Much attention is being paid to whether or not the problem of reverse discrimination against local companies due to Google's exemption from Korean laws can be solved.

According to sources in the Science, ICT, Future Planning, Broadcasting, and Communications Committee of the National Assembly on Sept. 17, members are discussing a proposed plan to enact a law tentatively named, “the Act to prevent a monopoly and reverse discrimination,” to target Google.

Over the last few years, lawmakers affiliated with the committee have pointed out Google's monopoly and reverse discrimination whenever inspecting government offices. This legislation will reportedly have a measure to address Google's mobile OS monopoly and prevent reverse discrimination against local firms.

This kind of legislation is being created around the world. For example, since 2010 the E.U. has been investigating whether or not Google's Web search service violated antitrust laws. A representative of the government of Germany said, “We could force Google's operations to be divided.”

In particular, the OECD has decided to establish a law to regulate tax evasion by global companies like Google. On Sept. 16 (local time), the international organization released a draft bill to tackle tax optimization by multinational corporations (MNCs) using countries with low corporate tax rates. The bill is also aimed at rooting out “tax switching” by U.S. companies to reduce taxes.

This legislation is said to specify a measure to make MNCs like Google explain to tax authorities from which countries their sales come and to which countries they actually pay taxes. In addition, the measure is aimed at breaking up paper companies created in nations with low corporate taxes such as the Netherlands or Luxembourg. Recently, efforts to regulate Google have continued worldwide, as shown by Aptoide's complaint against Google for violating antitrust laws on the grounds that the search engine giant is creating an environment unfair to competition.
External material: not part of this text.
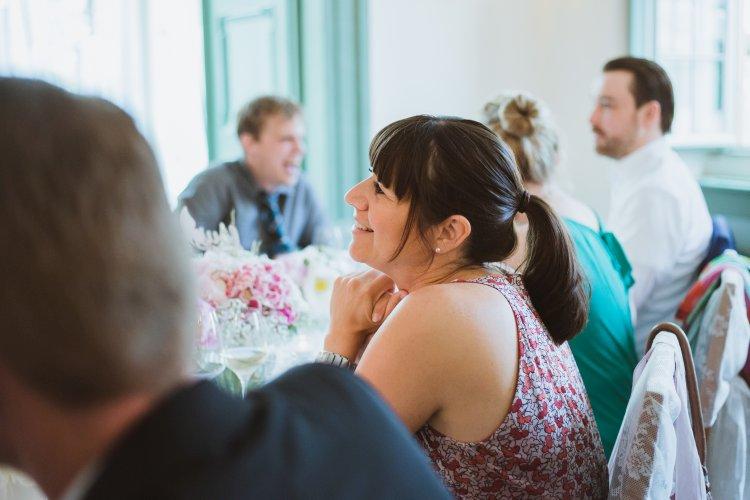 Gäste lauschen einer Rede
In August, Korea also announced that the Ministry of Strategy and Finance will impose value-added taxes on overseas companies starting next year. So far, local firms have been required to pay taxes from the domestic sales of mobile applications via local app markets, but overseas app markets such as the Google Play Store and Apple’s App Store have been excluded from the tax list.

This unfair tax policy has been cited as a prime example of reverse discrimination against local companies, and this time the government announced that it will levy taxes on Google and Apple.

According to industry sources, Google Korea turns over 100 billion won (US$96 million) a year, mainly from the ad market through Internet searches or YouTube. However, its sales are estimated at more than 1 trillion won (US$958 million) when sales from Google Play in the country are added to its total earnings.

The government's move to strengthen its regulation of Google is due to problems with Google's monopoly in mobile OS and Internet searches. According to data compiled by the Ministry of Science, ICT and Future Planning last month for the local environment for Internet uses, Google's Android makes up 85.4 percent of the local mobile OS market.